Comparábamos la foto del número de delfín correspondiente con otra de algún avistamiento anterior, y entonces, confirmábamos de lleno la identificación. En algunas estaba claro, como el número 69 con una aleta muy peculiar, y en otras era complicado asociar la foto actual con la anterior. Todo quedaba registrado informáticamente porque eso le permitía después a Kevin completar sus estudios y su censo.


Los días que no salíamos al mar, después del trabajo en la oficina, nos quedaba tiempo para muchas otras actividades. Arriba, podeis ver a todas las chicas después de la clase de yoga que casi me obligaron a dirigir. Izzy me convenció y yo me arriesgué. Creo que el final fue positivo. Ahí nos teneis hablando de cómo vivió cada una de nosotras la clase. Sirkka se emocionó tras la relajación y terminó llorando por lo que había sentido, me gustó eso porque fue la señal de que algo se le había movido por dentro. Quizás no sea tan mala profesora como pensaba, pero vamos, fue una osadía por mi parte, aunque gracias a ese atrevimiento pasamos una tarde preciosa.

Dos españolas juntas inspiraron a Kevin la idea de hacer una competición de tortilla de patata. Así fue como Isabel y yo nos empleamos a fondo. Debo decir que en mi opinión ganó Izzy porque hizo dos en vez de una y con mucho más sabor que la mia.
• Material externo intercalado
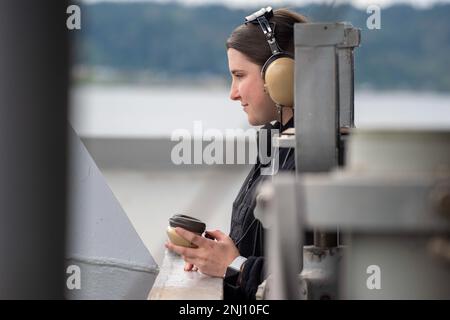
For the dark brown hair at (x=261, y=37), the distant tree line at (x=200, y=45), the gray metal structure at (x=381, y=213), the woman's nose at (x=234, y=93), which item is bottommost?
the gray metal structure at (x=381, y=213)

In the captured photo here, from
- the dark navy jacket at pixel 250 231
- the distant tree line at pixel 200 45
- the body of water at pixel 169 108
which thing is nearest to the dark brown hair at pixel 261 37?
the dark navy jacket at pixel 250 231

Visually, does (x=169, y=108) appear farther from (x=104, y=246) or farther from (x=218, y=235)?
(x=218, y=235)

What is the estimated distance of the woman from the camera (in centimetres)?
156

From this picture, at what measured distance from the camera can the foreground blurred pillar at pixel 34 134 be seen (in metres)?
0.80

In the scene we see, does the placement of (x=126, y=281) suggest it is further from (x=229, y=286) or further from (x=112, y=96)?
(x=112, y=96)

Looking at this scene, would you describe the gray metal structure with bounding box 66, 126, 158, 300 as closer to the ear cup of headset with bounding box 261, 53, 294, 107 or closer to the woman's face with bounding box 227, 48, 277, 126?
the woman's face with bounding box 227, 48, 277, 126

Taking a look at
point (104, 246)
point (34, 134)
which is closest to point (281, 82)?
point (104, 246)

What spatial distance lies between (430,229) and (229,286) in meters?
0.76

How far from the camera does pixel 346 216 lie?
2.73 ft

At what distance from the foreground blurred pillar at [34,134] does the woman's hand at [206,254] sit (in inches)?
28.4

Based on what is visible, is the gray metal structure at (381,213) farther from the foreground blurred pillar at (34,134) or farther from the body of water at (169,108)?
the body of water at (169,108)

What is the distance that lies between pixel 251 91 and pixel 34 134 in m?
1.11

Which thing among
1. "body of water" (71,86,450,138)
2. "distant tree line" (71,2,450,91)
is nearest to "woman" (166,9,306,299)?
"body of water" (71,86,450,138)
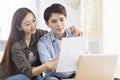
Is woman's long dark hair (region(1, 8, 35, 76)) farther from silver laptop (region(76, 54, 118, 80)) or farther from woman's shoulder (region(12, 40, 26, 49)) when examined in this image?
silver laptop (region(76, 54, 118, 80))

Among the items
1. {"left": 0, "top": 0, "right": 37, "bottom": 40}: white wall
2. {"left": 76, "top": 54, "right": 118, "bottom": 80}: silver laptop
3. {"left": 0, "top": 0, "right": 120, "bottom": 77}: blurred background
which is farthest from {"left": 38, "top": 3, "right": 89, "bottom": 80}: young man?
{"left": 0, "top": 0, "right": 37, "bottom": 40}: white wall

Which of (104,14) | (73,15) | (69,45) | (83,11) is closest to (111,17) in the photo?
(104,14)

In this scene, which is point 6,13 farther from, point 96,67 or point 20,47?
point 96,67

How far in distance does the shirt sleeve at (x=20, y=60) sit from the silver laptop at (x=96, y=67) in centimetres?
38

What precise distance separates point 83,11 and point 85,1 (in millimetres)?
120

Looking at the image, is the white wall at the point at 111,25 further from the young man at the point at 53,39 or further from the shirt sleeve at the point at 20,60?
the shirt sleeve at the point at 20,60

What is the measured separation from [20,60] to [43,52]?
0.54ft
Mi tortilla es la de enmedio. Eso sí, en mi favor digo que cocinar con esos aceites escoceses y con una sartén donde se pega toda la patata no es fácil e Isabel con el tiempo que lleva viviendo por allí ya tiene que tener dominados esos problemillas con los que me encontré yo.

Y después de la cena, cuando el sol empezaba a ofrecernos un espectáculo, salimos para ir al pub a participar en el quiz local que hacen una noche a la semana.
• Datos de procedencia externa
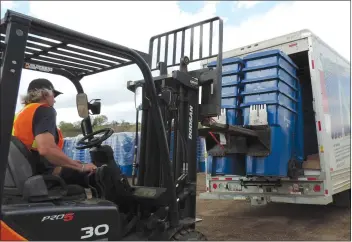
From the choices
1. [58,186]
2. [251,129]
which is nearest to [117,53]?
[58,186]

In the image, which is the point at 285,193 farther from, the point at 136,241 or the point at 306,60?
the point at 136,241

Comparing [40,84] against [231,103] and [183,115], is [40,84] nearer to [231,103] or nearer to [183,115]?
[183,115]

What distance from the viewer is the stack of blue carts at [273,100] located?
211 inches

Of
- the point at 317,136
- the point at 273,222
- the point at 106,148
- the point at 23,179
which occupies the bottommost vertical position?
the point at 273,222

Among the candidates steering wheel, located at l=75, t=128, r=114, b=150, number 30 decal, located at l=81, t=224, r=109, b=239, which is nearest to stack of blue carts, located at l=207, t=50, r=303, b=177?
steering wheel, located at l=75, t=128, r=114, b=150

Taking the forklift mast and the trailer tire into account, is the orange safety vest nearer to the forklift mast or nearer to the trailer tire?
the forklift mast

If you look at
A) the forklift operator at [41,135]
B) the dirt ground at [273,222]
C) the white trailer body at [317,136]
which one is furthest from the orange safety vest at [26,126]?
the white trailer body at [317,136]

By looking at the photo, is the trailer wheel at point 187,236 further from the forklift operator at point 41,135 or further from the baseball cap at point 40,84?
the baseball cap at point 40,84

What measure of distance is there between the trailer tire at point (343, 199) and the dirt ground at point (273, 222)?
0.10m

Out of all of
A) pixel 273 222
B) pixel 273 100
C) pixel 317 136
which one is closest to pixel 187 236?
pixel 273 100

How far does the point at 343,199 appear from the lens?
6945 millimetres

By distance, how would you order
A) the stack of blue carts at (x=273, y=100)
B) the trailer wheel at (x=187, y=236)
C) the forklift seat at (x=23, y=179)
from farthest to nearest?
the stack of blue carts at (x=273, y=100) < the trailer wheel at (x=187, y=236) < the forklift seat at (x=23, y=179)

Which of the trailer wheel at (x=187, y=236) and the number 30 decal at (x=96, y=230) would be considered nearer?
the number 30 decal at (x=96, y=230)

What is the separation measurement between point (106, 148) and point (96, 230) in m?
0.98
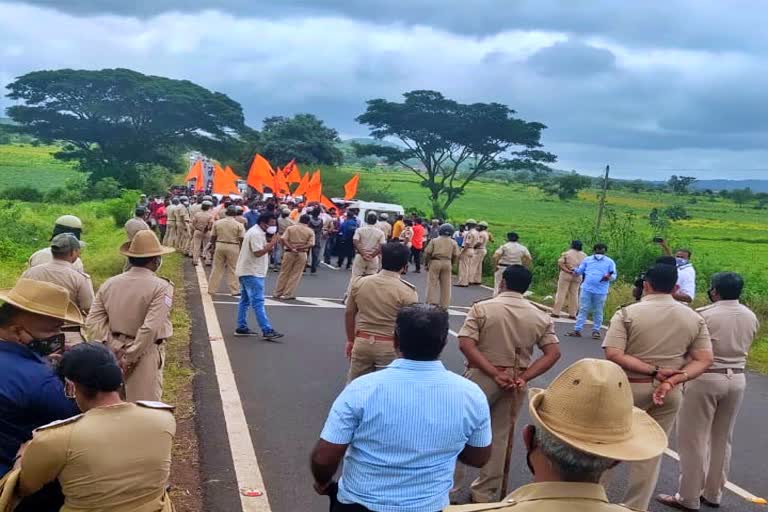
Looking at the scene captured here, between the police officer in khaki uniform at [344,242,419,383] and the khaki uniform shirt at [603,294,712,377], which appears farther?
the police officer in khaki uniform at [344,242,419,383]

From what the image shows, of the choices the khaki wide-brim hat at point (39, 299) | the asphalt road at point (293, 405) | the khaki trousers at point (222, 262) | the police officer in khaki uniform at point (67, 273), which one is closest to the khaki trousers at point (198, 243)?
the khaki trousers at point (222, 262)

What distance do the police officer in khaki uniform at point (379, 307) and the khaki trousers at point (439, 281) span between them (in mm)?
7675

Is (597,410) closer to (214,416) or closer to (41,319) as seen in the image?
(41,319)

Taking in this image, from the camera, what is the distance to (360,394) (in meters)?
3.33

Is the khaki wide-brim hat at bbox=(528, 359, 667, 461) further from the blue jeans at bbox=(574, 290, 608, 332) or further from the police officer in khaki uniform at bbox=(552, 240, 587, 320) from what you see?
the police officer in khaki uniform at bbox=(552, 240, 587, 320)

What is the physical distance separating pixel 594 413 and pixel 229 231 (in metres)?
12.2

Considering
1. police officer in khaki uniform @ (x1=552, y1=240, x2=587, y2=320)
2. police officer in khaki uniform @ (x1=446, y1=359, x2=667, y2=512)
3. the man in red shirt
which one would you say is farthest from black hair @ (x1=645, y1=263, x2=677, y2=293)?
the man in red shirt

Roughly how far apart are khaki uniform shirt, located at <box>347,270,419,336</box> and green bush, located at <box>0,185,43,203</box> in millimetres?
44335

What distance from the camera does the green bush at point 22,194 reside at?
4662 centimetres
Como vereis, era un lujo estar en la terraza y tener esta panorámica enfrente.

Paseamos mientras el sol comenzaba a esconderse en dirección al pub, disfrutando. Era difícil no rendirse a los paisajes que me rodeaban. Olor a mar, brisa fresca, las casitas de colores, el sol en el horizonte, la soledad de las callejuelas...

En realidad, se necesita poco para ser feliz, y lo poco que se necesita está dentro de nosotros mismos. Un buen enfoque, un modo de ver la vida desde otro prisma, de interpretar las cosas de la mejor manera, sin dobleces, de saltar nuestros propios muros para alucinar con las fantásticas vistas que nos esperan al otro lado. Ir más allá, ver más allá, abrir la mente y expandirse, entonces te completas y no esperas, sólo aceptas.
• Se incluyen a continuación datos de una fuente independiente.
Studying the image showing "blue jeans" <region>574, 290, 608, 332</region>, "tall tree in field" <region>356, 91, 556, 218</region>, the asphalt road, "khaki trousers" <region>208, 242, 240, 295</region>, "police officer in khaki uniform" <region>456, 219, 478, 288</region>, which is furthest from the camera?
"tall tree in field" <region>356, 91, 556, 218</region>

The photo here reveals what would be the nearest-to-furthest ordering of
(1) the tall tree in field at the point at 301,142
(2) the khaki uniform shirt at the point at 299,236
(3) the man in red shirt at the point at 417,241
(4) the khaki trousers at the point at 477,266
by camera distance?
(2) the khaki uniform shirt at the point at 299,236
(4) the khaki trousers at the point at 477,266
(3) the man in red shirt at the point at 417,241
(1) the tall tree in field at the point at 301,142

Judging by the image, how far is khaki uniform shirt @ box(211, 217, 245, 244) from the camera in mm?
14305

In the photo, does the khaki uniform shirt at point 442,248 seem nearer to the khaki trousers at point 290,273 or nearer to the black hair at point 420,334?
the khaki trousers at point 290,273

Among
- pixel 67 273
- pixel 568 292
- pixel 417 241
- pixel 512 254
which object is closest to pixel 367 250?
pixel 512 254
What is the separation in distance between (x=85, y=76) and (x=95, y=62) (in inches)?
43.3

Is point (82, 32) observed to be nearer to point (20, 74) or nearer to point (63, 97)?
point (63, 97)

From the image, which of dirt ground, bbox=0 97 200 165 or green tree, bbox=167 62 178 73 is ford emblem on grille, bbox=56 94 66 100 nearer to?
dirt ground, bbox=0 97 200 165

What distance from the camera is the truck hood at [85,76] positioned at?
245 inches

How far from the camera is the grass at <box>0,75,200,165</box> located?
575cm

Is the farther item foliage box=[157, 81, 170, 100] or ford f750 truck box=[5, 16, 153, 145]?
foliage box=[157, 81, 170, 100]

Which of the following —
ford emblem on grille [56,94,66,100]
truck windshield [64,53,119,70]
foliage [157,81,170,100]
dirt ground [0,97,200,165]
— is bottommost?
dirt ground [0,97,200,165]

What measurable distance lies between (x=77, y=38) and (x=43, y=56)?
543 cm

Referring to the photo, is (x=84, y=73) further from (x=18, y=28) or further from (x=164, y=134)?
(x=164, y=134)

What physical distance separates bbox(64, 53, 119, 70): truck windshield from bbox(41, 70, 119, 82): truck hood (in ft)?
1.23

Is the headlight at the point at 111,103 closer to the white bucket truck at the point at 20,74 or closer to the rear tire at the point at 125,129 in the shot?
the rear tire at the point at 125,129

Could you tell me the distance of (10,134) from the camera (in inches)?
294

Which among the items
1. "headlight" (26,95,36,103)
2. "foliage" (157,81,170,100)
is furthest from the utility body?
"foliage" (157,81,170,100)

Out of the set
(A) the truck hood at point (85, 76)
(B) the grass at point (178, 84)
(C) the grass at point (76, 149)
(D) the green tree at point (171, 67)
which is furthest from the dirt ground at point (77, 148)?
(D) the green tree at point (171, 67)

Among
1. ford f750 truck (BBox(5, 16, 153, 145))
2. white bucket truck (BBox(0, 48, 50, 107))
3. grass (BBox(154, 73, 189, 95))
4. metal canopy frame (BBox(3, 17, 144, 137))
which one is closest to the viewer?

Una vez en el pub, pedimos unas bebidas y nos preparamos para disfrutar de un rato en buena compañía. Pusimos una libra por cabeza para participar en el quiz local. Fue muy divertido, para empezar porque no me enteraba de casi nada. Las preguntas las hacía el dueño del local con un inglés que Janet, canadiense, nos decía que le costaba entender, así que imaginaros, si ella tenía problemas siendo su idioma materno, ni os cuento nosotros.

Nos felicitaron por quedarnos ¡¡los cuartos de los últimos!!. Tanta mente pensante y tanto entrenamiento para esto, de fútbol ni idea, de batallas de la historia estábamos verdes-verdes, de cine clásico ni os cuento...¡vaya preguntejas!, pero mereció la pena, sólo teneis que ver nuestras sonrisas.
Y después, para rematar el día, me quedé un rato frente al mar, sintiéndome una ola más, que sube, que baja, que vuelve a subir...que arriba tiene vértigo pero también la mejor de las vistas, que abajo se hunde, se ahoga, se queda ciega y cuando cree que ha llegado la oscuridad vuelve a subir, y así sucesivamente. Viajo en este camino tan singular, avanzo, crezco, me balanceo, me convierto en espuma, a veces, y vivo con intensidad el ahora, siempre que puedo dominar la mente, que no es tarea fácil.